MANILA - The Philippine central bank kept its benchmark interest rate steady on Thursday, but left the door open to further policy easing as global risks to growth increases and as policymakers expect inflation to slow more than previously expected.

The central bank left the rate on its overnight reverse repurchase facility at 4.5%, opting to adopt a wait-and-see stance following an upside surprise in inflation last month.

"The Monetary Board believes that the manageable inflation outlook and firm domestic growth prospects support keeping monetary policy settings steady for the time being", Bangko Sentral ng Pilipinas (BSP) Governor Benjamin Diokno told a media briefing.

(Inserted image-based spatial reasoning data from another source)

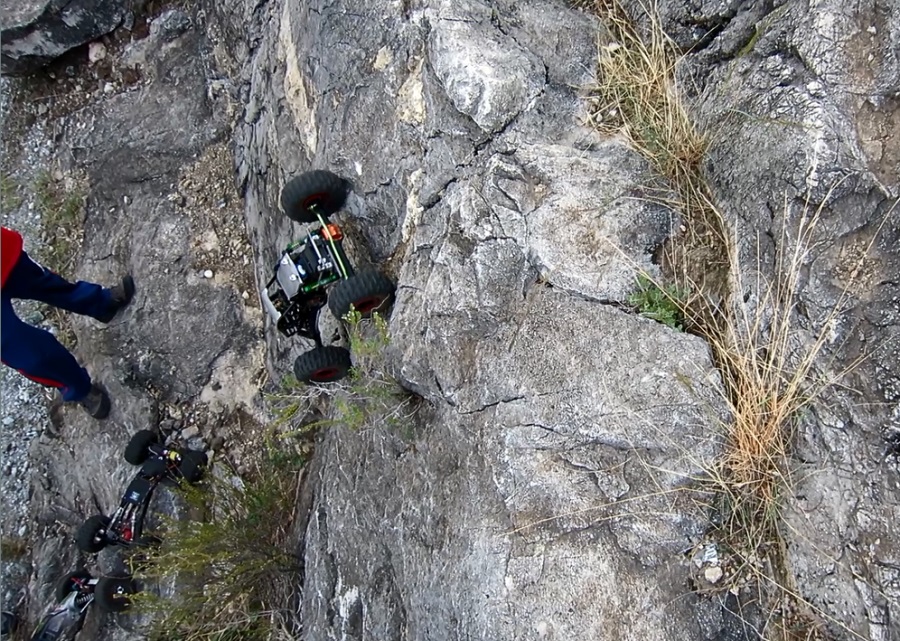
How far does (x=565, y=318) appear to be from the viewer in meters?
2.65

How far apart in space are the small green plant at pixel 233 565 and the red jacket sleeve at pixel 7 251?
4.93ft

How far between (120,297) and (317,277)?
191 cm

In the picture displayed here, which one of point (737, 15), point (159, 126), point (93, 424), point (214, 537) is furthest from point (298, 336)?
point (737, 15)

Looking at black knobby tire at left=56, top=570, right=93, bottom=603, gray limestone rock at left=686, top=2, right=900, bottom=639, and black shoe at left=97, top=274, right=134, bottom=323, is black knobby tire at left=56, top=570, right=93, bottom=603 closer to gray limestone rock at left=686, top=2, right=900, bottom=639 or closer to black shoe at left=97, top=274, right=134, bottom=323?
black shoe at left=97, top=274, right=134, bottom=323

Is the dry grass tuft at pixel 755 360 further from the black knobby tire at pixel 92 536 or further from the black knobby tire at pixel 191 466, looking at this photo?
the black knobby tire at pixel 92 536

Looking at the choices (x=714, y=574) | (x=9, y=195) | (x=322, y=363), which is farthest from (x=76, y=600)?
(x=714, y=574)

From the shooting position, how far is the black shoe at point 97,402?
4.62 m

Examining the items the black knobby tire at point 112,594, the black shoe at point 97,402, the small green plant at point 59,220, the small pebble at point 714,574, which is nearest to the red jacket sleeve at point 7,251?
the black shoe at point 97,402

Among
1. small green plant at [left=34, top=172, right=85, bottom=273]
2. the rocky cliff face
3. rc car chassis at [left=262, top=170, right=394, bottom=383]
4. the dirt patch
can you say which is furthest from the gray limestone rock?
A: small green plant at [left=34, top=172, right=85, bottom=273]

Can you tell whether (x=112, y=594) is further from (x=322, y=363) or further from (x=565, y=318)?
(x=565, y=318)

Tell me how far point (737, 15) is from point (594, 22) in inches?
24.8

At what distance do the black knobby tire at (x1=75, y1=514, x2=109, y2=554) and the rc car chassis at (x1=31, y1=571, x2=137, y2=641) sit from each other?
192mm

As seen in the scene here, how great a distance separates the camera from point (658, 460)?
242 cm

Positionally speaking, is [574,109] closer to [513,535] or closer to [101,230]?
[513,535]
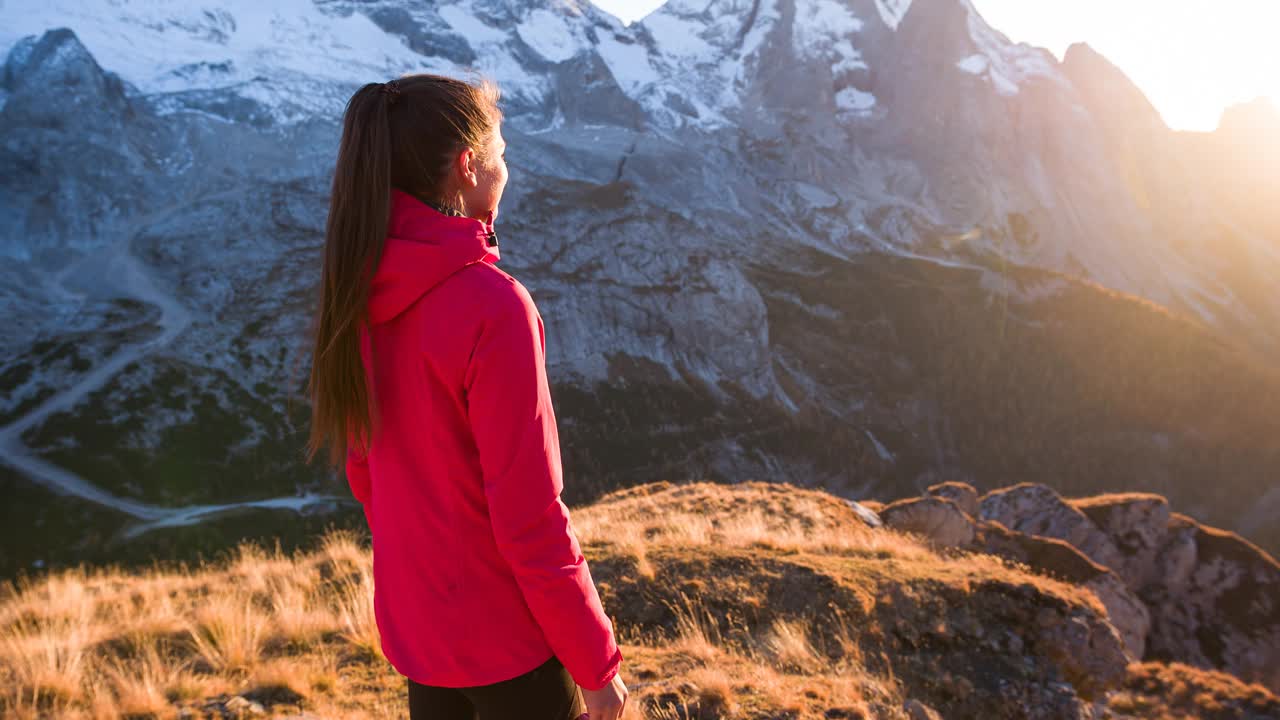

The governor, however, raised concerns about the risks to the domestic economy from Sino-U.S. trade tensions and slowing global growth.

"There is room for easing monetary policy because the view on inflation is quite optimistic", BSP's deputy governor Diwa Guinigundo said when asked about the outlook for policy.

Only five of 11 economists in a Reuters poll had predicted no change in rates, with the rest expecting a 25 basis points cut.

The Philippines' decision came hours after Federal Reserve policy review, which as widely expected left rates unchanged though policymakers signalled possible monetary easing as early as next month to combat rising economic risks.

Capital Economics said in a note to clients that "with inflation set to fall back again over the coming months, we think the central bank will resume its loosening cycle later in the year."

The BSP reiterated its view that the uptick in May inflation was transitory and the pace of price increases would slowdown in the following months due to declining oil prices and the prospect of a stronger peso, giving it policy head room to support the economy.

The Philippines' consumer price index in May rose 3.2% from a year earlier, from 3.0% in April, which was a 16-month low, but is expected to remain well inside the central bank's 2-4 percent target for this year and in 2020.

Inflation is expected to average 2.7% this year, the central bank said, down from its previous forecast of 2.9%. It projected average inflation of 3.0% next year, down from an earlier estimate of 3.1%.

Policymakers expect government spending to pick up in the second half after the delay in the budget approval, making this year's 6-7 percent growth target still feasible.

The peso closed firmer at 51.645 against the U.S. dollar from Wednesday's 51.890 after the policy decision, while the benchmark stock index had ended 0.1% higher ahead of the rates announcement.